LLMs outperformed the baseline pattern-matching approach, particularly for explicitly mentioned SDoH, achieving up to 40% higher Accuracy. openchat_3.5 was the best-performing model, surpassing the baseline in overall accuracy across all nine SDoH aspects. The refined pipeline with prompt engineering reduced hallucinations and improved accuracy.
Open-source LLMs are effective and scalable tools for extracting SDoH from unstructured EHRs, surpassing traditional pattern-matching methods. Further refinement and domain-specific training could enhance their utility in clinical research and predictive analytics, improving healthcare outcomes and addressing health disparities.
大量潜在有用信息,如患者症状描述、家族史和社会史等,都以自由文本注释的形式记录在电子健康记录(EHR)中,但难以大规模可靠提取,限制了它们在研究中的效用。本研究旨在评估无需任何微调的开源大语言模型(LLM)的“开箱即用”实施能否从自由文本临床注释中准确提取健康的社会决定因素(SDoH)数据。
我们使用来自麻省总医院布莱根(MGB)系统的EHR数据进行了一项横断面研究,分析自由文本注释中的SDoH信息。
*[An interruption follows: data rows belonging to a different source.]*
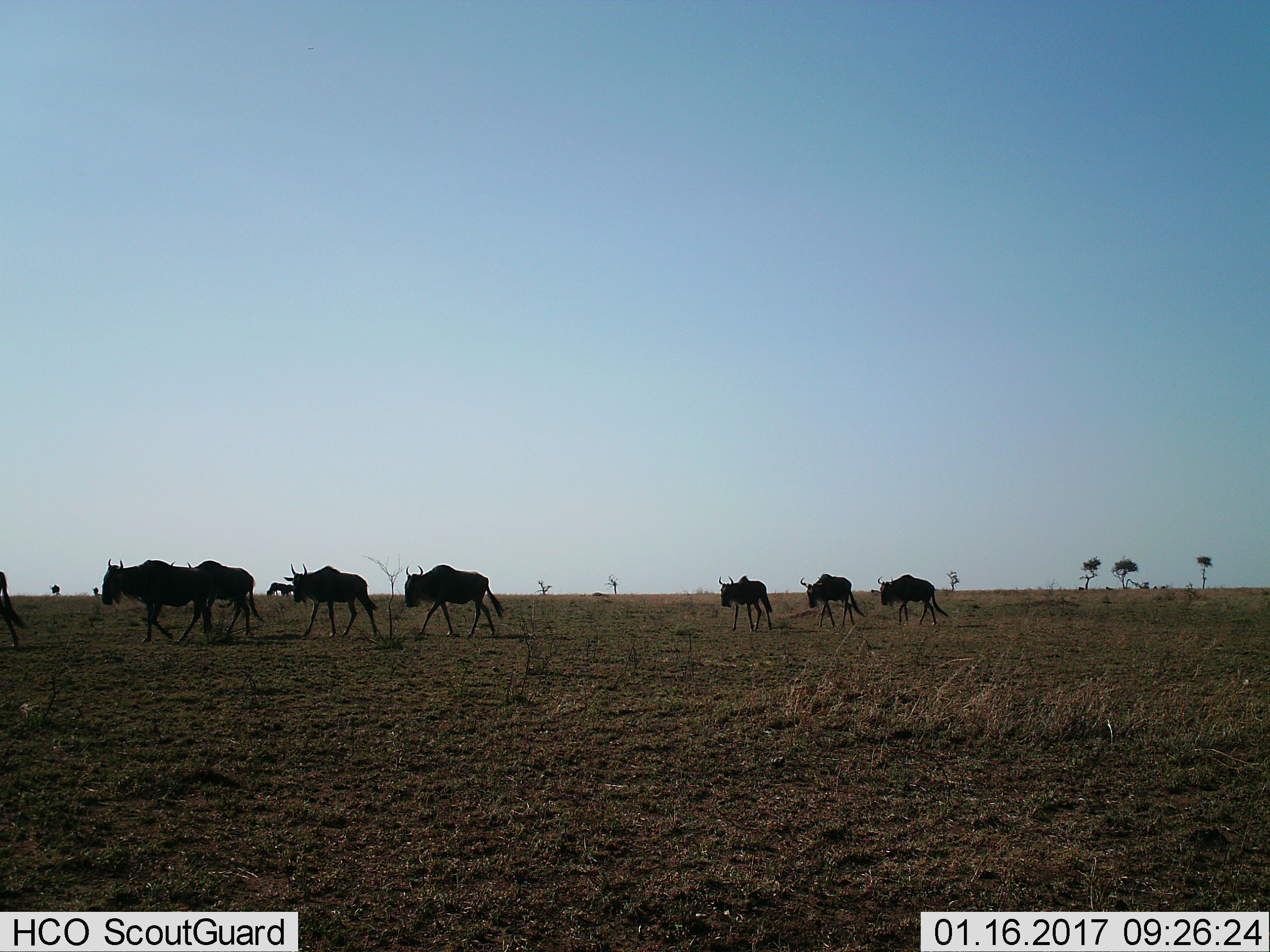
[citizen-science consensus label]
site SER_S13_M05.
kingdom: Animalia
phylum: Chordata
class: Mammalia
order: Artiodactyla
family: Bovidae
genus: Connochaetes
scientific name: Connochaetes taurinus taurinus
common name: blue wildebeest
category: wildebeestblue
Wildebeestblue (blue wildebeest) (Connochaetes taurinus taurinus), count 11-50. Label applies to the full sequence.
我们随机抽取了200名患者的样本,并手动标记了九个SDoH方面。针对基线模式匹配模型评估了八个先进的开源LLM。两名人类审阅者提供手动标记,注释者间一致性达到93%。使用总体、提及和未提及的SDoH的准确性指标以及宏观F1分数评估LLM性能。
LLM的表现优于基线模式匹配方法,特别是对于明确提及的SDoH,准确率提高了40%。openchat_3.5是表现最佳的模型,在所有九个SDoH方面的总体准确率超过了基线。带有提示工程的优化管道减少了幻觉并提高了准确性。
开源LLM是从非结构化EHR中提取SDoH的有效且可扩展的工具,优于传统的模式匹配方法。进一步的优化和特定领域训练可以提高它们在临床研究和预测分析中的效用,改善医疗保健结果并解决健康差异问题。